Based on this, we analyse the duration and automation
of the service as key factors. We consider two types of
higher automation of the solution. First is the
automation of annotation - less accurate, without
human intervention, and hence faster. The second type
of automation will be treated in the next chapter.
In the previous chapter, we have described the
construction of our experimental tool based on deep
neural network annotation. Here we report on
measuring improvements that were tested on an
experimental prototype. The results indicate
improvement making services cheaper and faster.
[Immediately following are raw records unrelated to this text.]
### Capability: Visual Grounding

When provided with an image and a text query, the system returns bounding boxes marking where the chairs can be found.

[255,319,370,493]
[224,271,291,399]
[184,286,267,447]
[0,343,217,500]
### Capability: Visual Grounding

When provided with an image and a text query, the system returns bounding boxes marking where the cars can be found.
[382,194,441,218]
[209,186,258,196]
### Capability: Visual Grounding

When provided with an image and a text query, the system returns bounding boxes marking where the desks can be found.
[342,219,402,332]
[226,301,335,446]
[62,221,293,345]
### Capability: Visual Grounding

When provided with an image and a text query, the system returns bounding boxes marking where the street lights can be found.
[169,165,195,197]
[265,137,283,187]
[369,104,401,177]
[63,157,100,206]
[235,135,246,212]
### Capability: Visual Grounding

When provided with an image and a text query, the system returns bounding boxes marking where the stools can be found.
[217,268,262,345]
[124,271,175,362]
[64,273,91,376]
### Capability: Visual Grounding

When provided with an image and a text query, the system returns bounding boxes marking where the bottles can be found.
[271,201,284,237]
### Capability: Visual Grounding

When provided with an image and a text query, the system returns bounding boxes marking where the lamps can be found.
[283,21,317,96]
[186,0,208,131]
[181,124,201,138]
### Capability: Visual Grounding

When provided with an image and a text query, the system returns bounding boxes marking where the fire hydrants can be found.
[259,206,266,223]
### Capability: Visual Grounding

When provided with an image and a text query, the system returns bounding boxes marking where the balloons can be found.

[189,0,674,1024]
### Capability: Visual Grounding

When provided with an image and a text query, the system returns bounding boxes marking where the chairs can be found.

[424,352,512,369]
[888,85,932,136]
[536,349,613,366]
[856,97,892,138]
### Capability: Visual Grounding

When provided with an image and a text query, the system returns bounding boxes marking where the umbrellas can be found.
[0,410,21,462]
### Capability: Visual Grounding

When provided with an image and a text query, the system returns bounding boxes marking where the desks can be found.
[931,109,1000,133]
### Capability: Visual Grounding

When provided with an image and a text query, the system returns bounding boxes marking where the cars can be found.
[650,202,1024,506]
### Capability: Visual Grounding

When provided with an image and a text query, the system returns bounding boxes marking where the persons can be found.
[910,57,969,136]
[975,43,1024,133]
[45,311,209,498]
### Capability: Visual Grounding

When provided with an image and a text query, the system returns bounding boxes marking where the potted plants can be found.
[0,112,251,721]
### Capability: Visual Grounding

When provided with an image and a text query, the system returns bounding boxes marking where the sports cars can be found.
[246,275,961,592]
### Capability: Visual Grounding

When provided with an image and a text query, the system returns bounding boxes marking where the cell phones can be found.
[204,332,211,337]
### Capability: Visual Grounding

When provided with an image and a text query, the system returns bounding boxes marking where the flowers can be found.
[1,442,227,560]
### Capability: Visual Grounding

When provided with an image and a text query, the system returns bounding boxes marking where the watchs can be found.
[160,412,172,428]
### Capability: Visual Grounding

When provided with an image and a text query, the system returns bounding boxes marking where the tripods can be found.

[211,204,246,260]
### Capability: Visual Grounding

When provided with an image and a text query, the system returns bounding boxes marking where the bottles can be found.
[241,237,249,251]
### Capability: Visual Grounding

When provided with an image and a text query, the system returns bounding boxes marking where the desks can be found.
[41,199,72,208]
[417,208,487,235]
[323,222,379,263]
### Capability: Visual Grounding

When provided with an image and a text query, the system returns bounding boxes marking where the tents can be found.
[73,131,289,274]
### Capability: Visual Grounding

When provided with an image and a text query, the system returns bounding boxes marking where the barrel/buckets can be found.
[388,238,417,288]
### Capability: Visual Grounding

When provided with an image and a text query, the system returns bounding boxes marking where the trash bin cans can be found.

Hence this is an indication that we can expect
improvements in goals and objectives.
Nowadays, our ambitions aim to automatically
collect outdoor visual data using pre-programmed
UAVs and automatically process and transform them
into knowledge using advanced computational tools
such as machine learning based on deep neural
networks. Deploying this solution to a real production
facility will bring the capability of automatic data
collection from different devices and their processing
regularly, with possible direct integration to core
information systems in the form of direct data
transfers or, for example, gained knowledge in the
form of alerts. This way, the outdoor reality could be
manageable almost in real-time.
Let's imagine a system that can proceed
automatically without intervention. In that case, we
could streamline the entire process of regular daily
inventory measurements and at the same time
effectively evaluate and monitor the movements and
volume changes of material in the warehouse. We
could potentially get an overview of materials'
movement over large areas of one or more
warehouses of different customers. It would find
justification in many industries by extending today's
limited capabilities to almost unlimited use with
automated drones for regular inventories. Of course,
this is the hope our experimental tool is bearing. It
needs much more work to ascertain and evaluate this
in practical deployment.
Many machine learning tools are distributed as
open-source and are suitable for commercial use.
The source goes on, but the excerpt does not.